**Requirement**
If a line in the listing includes the word "moose", copy it out.

**Entries provided**

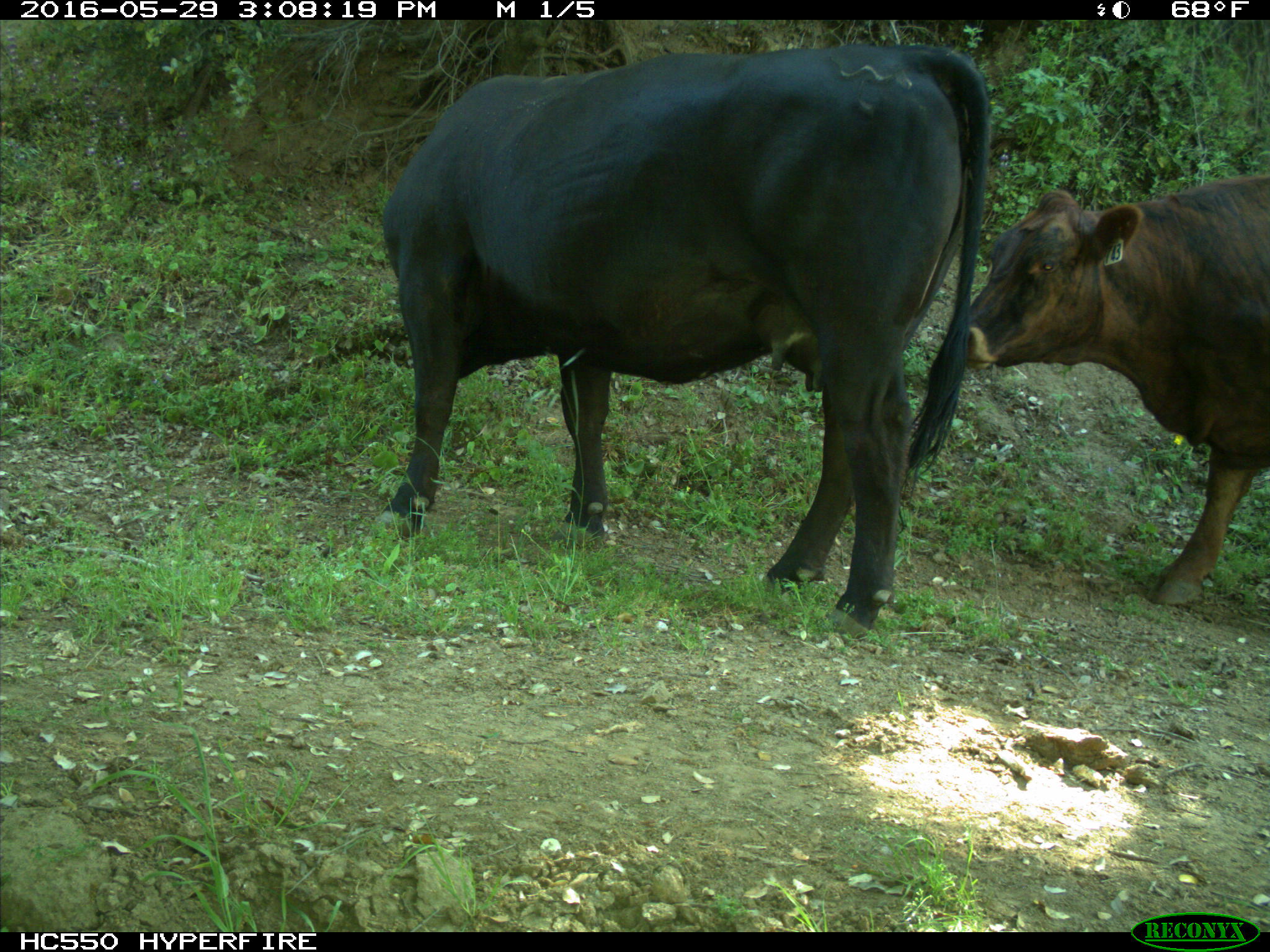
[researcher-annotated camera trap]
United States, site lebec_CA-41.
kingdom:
==
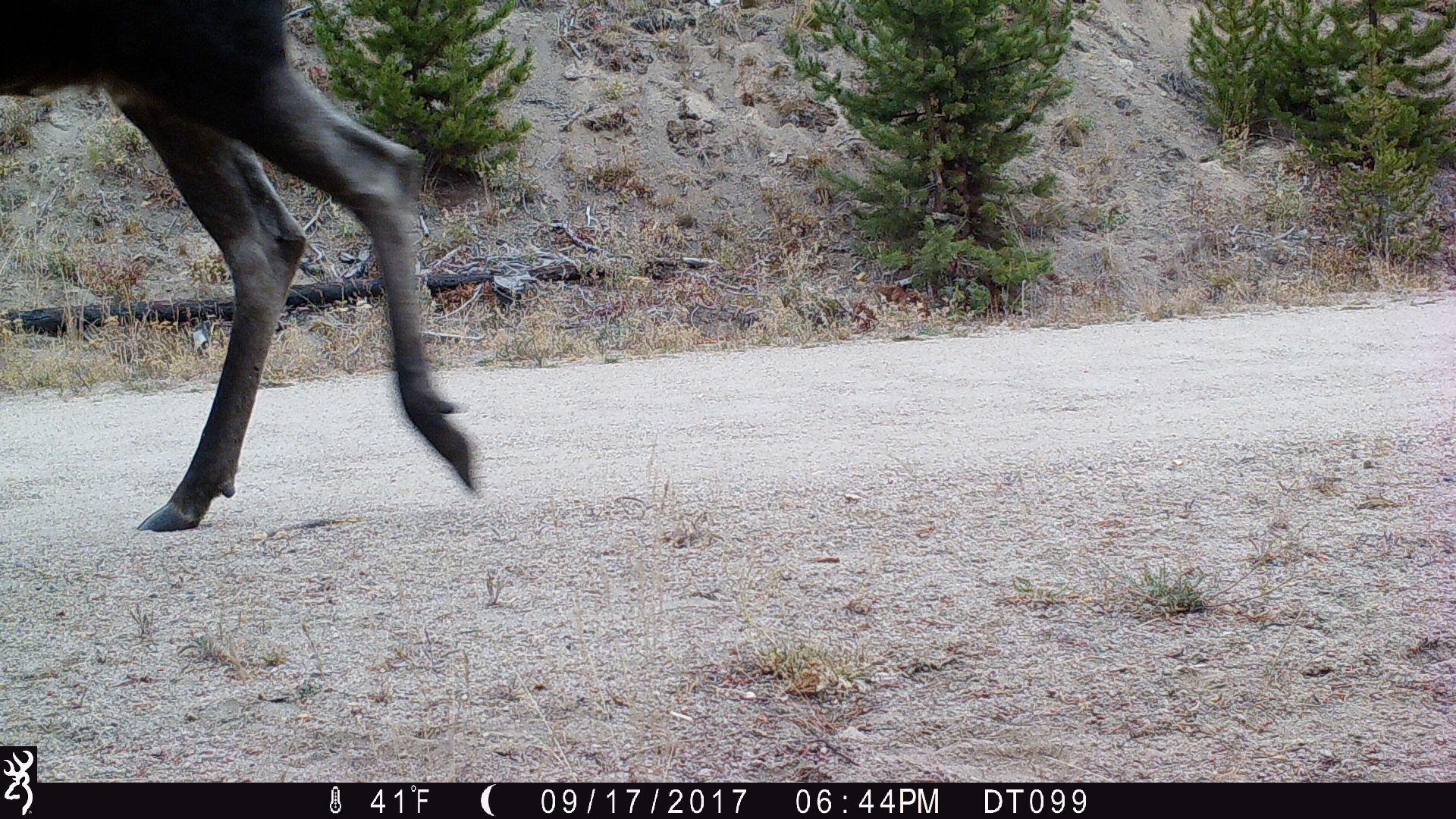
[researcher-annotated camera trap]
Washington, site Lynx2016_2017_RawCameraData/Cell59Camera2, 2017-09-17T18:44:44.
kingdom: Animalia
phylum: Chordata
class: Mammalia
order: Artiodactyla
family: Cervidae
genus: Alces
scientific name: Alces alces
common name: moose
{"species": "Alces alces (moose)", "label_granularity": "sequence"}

**Output below**
common name: moose
{"species": "Alces alces (moose)", "label_granularity": "sequence"}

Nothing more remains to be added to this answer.